Extract Data from PDFs using Vectorize Iris
note
The API is currently in Beta.
Learn how to use the Vectorize API to extract text from unstructured data (PDF, Documents, images, and more) using Vectorize Iris.
Prerequisites
Before you begin, you'll need:
- A Vectorize account
- An API access token (how to create one)
- Your organization ID (see below)
Finding your Organization ID
Your organization ID is in the Vectorize platform URL:
https://platform.vectorize.io/organization/[YOUR-ORG-ID]
For example, if your URL is:
https://platform.vectorize.io/organization/ecf3fa1d-30d0-4df1-8af6-f4852bc851cb
Your organization ID is: ecf3fa1d-30d0-4df1-8af6-f4852bc851cb
Start the extraction
First, we need to upload the file that we want to extract text from.
- Python
- Node.js
import urllib3
import os
# Initialize the client
api = v.ApiClient(v.Configuration(access_token="your-api-token"))
# Create API instances
files_api = v.FilesApi(api)
extraction_api = v.ExtractionApi(api)
# File details
content_type = "application/pdf"
file_path = "path/to/file.pdf"
# Start file upload
start_file_upload_response = files_api.start_file_upload(
"your-organization-id",
start_file_upload_request=v.StartFileUploadRequest(
content_type=content_type,
name="My file.pdf",
)
)
# Upload the file
http = urllib3.PoolManager()
with open(file_path, "rb") as f:
response = http.request(
"PUT",
start_file_upload_response.upload_url,
body=f,
headers={
"Content-Type": content_type,
"Content-Length": str(os.path.getsize(file_path))
}
)
if response.status != 200:
print("Upload failed:", response.data)
else:
print("Upload successful")
# Start extraction
response = extraction_api.start_extraction(
"your-organization-id",
start_extraction_request=v.StartExtractionRequest(
file_id=start_file_upload_response.file_id
)
)
extraction_id = response.extraction_id
const { FilesApi, ExtractionApi, StartFileUploadRequest, StartExtractionRequest } = vectorize;
// Initialize the client
const apiConfig = {
basePath: 'https://api.vectorize.io',
accessToken: 'your-api-token'
};
// Create API instances
const filesApi = new FilesApi(apiConfig);
const extractionApi = new ExtractionApi(apiConfig);
// File details
const contentType = "application/pdf";
const filePath = "path/to/file.pdf";
// Start file upload
const startFileUploadResponse = await filesApi.startFileUpload({
organizationId: "your-organization-id",
startFileUploadRequest: {
contentType: contentType,
name: "My file.pdf"
}
});
// Upload the file
const fileBuffer = fs.readFileSync(filePath);
const fileStats = fs.statSync(filePath);
const uploadResponse = await fetch(startFileUploadResponse.uploadUrl, {
method: 'PUT',
body: fileBuffer,
headers: {
'Content-Type': contentType,
'Content-Length': fileStats.size.toString()
}
});
if (uploadResponse.status !== 200) {
const errorText = await uploadResponse.text();
console.log("Upload failed:", errorText);
} else {
console.log("Upload successful");
}
// Start extraction
const response = await extractionApi.startExtraction({
organizationId: "your-organization-id",
startExtractionRequest: {
fileId: startFileUploadResponse.fileId
}
});
const extractionId = response.extractionId;
Get the Extraction result
Extraction runs asynchronously.
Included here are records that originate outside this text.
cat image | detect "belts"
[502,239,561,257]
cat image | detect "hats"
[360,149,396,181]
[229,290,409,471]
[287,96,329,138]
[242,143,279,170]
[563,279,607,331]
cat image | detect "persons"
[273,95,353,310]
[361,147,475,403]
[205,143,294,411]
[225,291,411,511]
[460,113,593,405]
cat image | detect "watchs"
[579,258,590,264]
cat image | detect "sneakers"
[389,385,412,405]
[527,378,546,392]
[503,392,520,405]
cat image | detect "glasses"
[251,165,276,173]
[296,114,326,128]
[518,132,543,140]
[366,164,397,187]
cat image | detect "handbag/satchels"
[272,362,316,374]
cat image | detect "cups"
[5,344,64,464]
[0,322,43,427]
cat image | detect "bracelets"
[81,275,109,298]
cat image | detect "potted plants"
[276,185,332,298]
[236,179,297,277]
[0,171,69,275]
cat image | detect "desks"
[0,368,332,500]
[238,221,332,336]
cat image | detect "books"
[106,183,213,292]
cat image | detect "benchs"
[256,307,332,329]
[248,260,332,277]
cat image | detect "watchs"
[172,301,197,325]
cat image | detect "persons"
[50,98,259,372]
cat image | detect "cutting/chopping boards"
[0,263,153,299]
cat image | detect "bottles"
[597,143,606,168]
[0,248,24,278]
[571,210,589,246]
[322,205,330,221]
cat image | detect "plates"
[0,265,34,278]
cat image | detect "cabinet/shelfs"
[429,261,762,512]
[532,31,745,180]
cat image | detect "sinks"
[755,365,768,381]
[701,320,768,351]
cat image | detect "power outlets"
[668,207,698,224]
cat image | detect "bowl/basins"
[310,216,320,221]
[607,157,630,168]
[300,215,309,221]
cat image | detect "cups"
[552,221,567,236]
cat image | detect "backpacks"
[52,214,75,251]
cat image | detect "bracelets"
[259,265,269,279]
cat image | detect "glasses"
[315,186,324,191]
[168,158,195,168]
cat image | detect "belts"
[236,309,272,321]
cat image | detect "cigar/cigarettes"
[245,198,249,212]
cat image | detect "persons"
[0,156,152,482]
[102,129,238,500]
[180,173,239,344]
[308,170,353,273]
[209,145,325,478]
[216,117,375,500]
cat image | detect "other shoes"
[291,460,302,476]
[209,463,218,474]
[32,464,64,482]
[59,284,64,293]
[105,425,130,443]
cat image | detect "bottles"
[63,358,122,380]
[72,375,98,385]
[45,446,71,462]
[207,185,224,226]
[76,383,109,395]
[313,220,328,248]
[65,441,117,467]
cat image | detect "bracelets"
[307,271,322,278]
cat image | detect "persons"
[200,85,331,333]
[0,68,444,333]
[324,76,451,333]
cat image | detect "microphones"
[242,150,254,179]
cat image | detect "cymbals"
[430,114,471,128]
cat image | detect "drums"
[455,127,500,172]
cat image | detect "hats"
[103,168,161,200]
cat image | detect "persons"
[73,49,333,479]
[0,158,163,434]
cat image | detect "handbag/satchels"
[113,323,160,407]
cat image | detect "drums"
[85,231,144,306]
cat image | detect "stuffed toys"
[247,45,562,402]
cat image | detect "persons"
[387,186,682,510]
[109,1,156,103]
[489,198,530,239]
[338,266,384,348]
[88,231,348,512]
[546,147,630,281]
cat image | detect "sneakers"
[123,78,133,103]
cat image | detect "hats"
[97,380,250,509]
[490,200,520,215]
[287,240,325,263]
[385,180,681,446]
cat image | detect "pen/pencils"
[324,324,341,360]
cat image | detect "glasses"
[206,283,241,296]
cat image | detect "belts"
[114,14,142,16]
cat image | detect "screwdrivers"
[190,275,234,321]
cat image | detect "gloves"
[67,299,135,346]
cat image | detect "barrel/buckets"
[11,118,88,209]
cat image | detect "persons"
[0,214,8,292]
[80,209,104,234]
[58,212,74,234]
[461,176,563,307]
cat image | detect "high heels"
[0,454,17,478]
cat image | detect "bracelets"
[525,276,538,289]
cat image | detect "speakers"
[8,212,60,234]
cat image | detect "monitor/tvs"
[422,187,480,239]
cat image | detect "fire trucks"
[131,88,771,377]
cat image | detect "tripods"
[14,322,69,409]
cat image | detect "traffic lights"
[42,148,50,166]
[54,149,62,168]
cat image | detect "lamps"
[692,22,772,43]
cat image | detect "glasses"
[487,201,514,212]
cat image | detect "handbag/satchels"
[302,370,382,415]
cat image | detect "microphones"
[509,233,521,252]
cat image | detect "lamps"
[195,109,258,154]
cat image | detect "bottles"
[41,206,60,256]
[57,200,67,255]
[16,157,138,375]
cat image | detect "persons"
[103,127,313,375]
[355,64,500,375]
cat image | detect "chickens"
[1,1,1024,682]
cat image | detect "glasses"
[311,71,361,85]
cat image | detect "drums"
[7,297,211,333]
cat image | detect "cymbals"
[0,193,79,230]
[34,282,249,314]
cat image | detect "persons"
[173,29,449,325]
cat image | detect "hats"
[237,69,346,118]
Use the extraction ID to check the status and retrieve your results.
- Python
- Node.js
import time
while True:
response = extraction_api.get_extraction_result("your-organization-id", "your-extraction-id")
if response.ready:
if response.data.success:
print(response.data.text)
else:
print("Extraction failed:", response.data.error)
break
print("Extraction in progress...")
time.sleep(2) # Wait 2 seconds before checking again
while (true) {
const response = await extractionApi.getExtractionResult({
organizationId: "your-organization-id",
extractionId: "your-extraction-id"
});
if (response.ready) {
if (response.data.success) {
console.log(response.data.text);
} else {
console.log("Extraction failed:", response.data.error);
}
break;
}
console.log("Extraction in progress...");
await new Promise(resolve => setTimeout(resolve, 2000)); // Wait 2 seconds
}